At first glance, the Tivolians were a society of cowards who had grown so used to being conquered and occupied by other races it had become a way of life just to accept it. They never defended themselves and did everything they could to make their conquerors as comfortable as possible. In fact their anthem was basically “Glory to [Insert Name Here]” so as to make it easier for invaders. 

All this seemed amusing, if but slightly exhausting, and you even feel sad for them and maybe would defend them, until you start to realise that this cowardice was decidedly a plan of hostile action. That at the core of it was a combative disloyalty. You realise that a Tivolian would switch sides on you the moment the wind shifted.

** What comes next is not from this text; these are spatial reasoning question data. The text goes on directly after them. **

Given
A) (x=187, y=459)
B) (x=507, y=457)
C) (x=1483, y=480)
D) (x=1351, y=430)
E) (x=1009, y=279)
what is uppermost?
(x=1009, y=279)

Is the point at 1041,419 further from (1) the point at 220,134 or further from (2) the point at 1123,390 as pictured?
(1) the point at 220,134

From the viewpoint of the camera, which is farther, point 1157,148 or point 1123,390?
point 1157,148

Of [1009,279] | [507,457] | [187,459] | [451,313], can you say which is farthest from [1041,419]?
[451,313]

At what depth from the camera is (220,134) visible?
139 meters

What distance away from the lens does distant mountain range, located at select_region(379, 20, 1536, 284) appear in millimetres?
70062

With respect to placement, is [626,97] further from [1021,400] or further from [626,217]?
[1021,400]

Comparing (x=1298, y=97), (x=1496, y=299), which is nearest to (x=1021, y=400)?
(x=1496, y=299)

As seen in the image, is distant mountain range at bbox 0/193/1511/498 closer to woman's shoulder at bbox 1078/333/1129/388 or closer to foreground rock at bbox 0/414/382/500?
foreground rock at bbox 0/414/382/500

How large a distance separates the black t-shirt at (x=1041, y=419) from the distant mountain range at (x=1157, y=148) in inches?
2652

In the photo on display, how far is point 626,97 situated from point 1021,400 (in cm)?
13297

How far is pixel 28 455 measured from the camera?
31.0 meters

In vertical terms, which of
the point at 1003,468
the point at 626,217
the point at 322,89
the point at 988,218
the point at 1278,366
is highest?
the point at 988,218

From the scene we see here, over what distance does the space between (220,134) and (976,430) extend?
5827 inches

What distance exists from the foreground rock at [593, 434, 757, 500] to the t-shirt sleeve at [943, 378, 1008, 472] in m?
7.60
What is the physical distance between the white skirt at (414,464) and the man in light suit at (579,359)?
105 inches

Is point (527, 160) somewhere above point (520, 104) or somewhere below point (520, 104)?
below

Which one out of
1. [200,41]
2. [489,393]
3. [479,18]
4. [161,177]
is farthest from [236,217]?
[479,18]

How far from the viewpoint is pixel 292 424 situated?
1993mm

Now do you understand my first para better? You do know a Tivolian in real life too, don’t you?

Monday, October 21, 2024

Of Art Shows and Ât So

Some time back, people in Mizoram seemed to think art was synonymous with nudity. Nude art is definitely art but it is definitely not all there is to art. I remember being amused and yet mildly irritated at the time. One of the best jokes that came out of it, as I remember, is the frustrated rant of a friend over an art show that had a number of nude art on display: this is not an art show, this is ât so

Ât so. I still chuckle over it. I think the pun was immensely clever. Display of madness. Or that translation may still not be enough to convey the utter mayhem of ât so. Brilliant.

To me, though, boudoir shots have always been intriguing. I liked in Disney’s Lilo & Stitch how Lilo would take pictures of grotesquely fat, semi-nude people on the Hawaiian beach like they were interesting and then displayed the polaroids on her bedroom wall as decor. Art. Boudoir shots remind me of Lilo all the time. Or vice versa. 

Beauty as a concept often changes. Botticelli’s Venus has love rolls, for example. Today’s beauty standards – the Britney Spears abs, the Zendaya figures, the Angelina Jolie looks – do not allow for imperfections. No love handles! It is impossible to attain these. I believe this impossible standard of beauty is displayed best by the Kardashian sisters. The thick, long, dark, lustrous straight hair of Asian women, the perfect angular facial features of Caucasian women, the lightly tanned olive skin of the Mediterranean folks, the full lips, breasts and ass of African women, the perfectly toned abs of a modern gym-going woman... beauty standards of different races (and even time?) all rolled into one perfect plastic mould. No one should ever emulate them. That way lies madness. Let Image be the domain of the Kardashians; this is the butter that coats their bread. Not for us regular mortals working 9-to-5s. They say the future is beige and that may be so but I guess the Kardashians couldn’t wait that long. Good for them. They have the money. I judge rich people who remain ugly.

And that’s on beauty. But Art is not just a depiction of beauty. It means so many things. It is what survives after we are gone. It is what encapsulates us in our Present. It is what we hope for will come to pass. I don’t know how else to say it as that Art is as Art does. It is how it makes you feel. Happiness, sadness, anger, loss, lust, whatever. It moves your soul. And thankfully, there's new art all the time.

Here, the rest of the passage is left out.